Supplied passage -
___

Concepts and Form Finding 

 

 

Final Form

The design of the actual blocks was dependent on several key constraints. First, the wall needed to interact with as much air flowing through it as possible. In order to determine whether or not our proposed 6-inch diameter would be sufficient to allow airflow and still be easy to fabricate, we performed several thermodynamics calculations to assess the rate of evaporation with the average amount of airflow that the system would likely encounter.


Second, the system needed to be modular, so we designed the connecting feet to have interlocking groves, suitable for stacking the blocks to our estimated usage enough, which was about 10ft. 

Third, the system needed to have an enclosed internal space for water to flow through, that was as narrow as possible while still maintaining structural integrity of the piece. This was accomplished with a three-part assembly system that we determined to be the most efficient way to use a slip-casting method. This involved joining the bottom, core, and top of each piece in post-processing.

___

Aim of the exercise -
Copy everything from "The design of" down to "would likely encounter." in the passage on the wall block design above, word for word.

Rows -
___

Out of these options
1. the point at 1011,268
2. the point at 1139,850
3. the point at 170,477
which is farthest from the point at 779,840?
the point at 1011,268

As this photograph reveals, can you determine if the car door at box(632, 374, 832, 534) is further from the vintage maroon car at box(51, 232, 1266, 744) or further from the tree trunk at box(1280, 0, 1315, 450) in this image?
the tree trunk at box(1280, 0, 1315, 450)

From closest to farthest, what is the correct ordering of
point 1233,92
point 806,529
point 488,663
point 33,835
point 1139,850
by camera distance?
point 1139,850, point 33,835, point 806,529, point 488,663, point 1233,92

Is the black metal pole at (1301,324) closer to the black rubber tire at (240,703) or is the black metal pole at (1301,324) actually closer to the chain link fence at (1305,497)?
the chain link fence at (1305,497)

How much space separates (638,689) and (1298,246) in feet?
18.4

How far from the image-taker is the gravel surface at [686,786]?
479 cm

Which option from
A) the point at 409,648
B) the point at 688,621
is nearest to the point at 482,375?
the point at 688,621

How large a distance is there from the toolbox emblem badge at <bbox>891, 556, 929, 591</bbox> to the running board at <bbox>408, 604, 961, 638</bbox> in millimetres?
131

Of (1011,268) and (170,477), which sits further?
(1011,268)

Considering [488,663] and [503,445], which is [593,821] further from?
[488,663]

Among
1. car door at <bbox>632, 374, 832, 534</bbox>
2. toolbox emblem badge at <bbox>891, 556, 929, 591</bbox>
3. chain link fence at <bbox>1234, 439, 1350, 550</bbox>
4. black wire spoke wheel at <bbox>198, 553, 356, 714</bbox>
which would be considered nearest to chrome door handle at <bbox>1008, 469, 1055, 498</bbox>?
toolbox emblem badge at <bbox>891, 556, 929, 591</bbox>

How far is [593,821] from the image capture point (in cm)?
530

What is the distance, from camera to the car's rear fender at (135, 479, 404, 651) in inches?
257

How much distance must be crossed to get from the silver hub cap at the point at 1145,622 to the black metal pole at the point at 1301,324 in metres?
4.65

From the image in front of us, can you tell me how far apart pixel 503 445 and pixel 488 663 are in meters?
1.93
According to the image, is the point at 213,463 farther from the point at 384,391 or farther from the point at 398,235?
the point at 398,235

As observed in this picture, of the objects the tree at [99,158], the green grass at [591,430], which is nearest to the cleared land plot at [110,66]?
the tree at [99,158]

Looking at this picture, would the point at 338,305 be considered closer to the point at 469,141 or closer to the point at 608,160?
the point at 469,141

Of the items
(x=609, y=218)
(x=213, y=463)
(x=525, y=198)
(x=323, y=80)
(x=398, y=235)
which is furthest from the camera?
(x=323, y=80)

___

Exercise response -
The design of the actual blocks was dependent on several key constraints. First, the wall needed to interact with as much air flowing through it as possible. In order to determine whether or not our proposed 6-inch diameter would be sufficient to allow airflow and still be easy to fabricate, we performed several thermodynamics calculations to assess the rate of evaporation with the average amount of airflow that the system would likely encounter.